2. Attribution gratuite d’actions

En cas d’attribution gratuite d’actions, l’employeur choisit d’asseoir la contribution :

– soit sur la juste valeur des actions …

– soit sur la valeur des actions à la date de la décision d’attribution par le conseil d’administration ou le directoire. Pour déterminer la valeur des actions, on retiendra les règles définies au paragraphe 1) ci-dessus pour les actions cotées et non cotées.

La date d’attribution des actions gratuites est celle à laquelle le conseil d’administration ou le directoire en désigne les bénéficiaires et le nombre auquel, au terme de la période d’acquisition d’une durée minimale en principe de deux ans, ils peuvent prétendre. ».

• _Consigne_:
Indiquez si chacun des énoncés 1., 2. et 3. concorde avec le texte sur l’attribution gratuite d’actions. Répondez par oui ou non et citez à l’identique les mots du texte qui tranchent.
1. L’employeur peut asseoir la contribution sur la juste valeur des actions.
2. La date d’attribution des actions gratuites correspond au jour où les bénéficiaires reçoivent effectivement les actions.
3. La période d’acquisition dure en principe au minimum trois ans.
Les lignes qui suivent forment un matériau distinct du texte source.

• _Données enregistrées_:
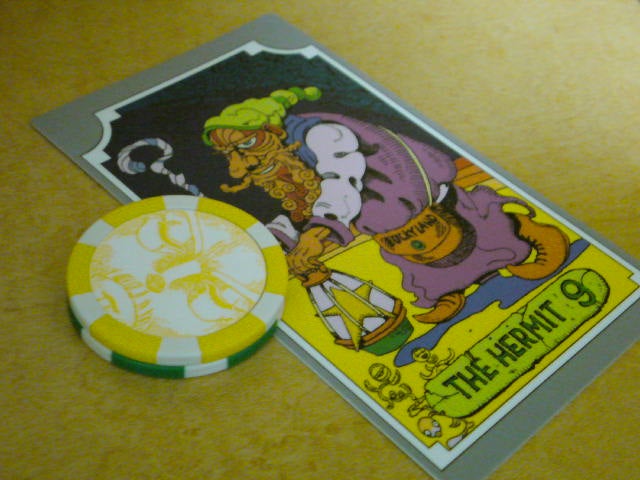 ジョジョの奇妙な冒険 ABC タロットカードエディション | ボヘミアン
...
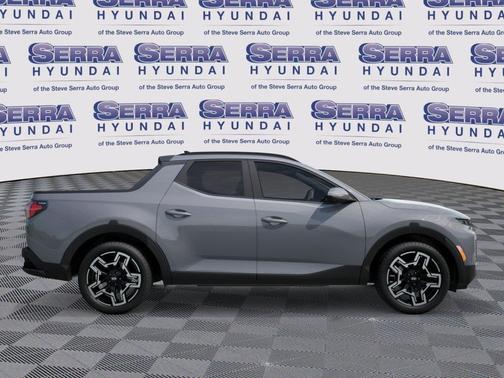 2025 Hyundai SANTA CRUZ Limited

• _Réponse_:
1. Oui : « soit sur la juste valeur des actions ».
2. Non : « celle à laquelle le conseil d’administration ou le directoire en désigne les bénéficiaires ».
3. Non : « d’une durée minimale en principe de deux ans ».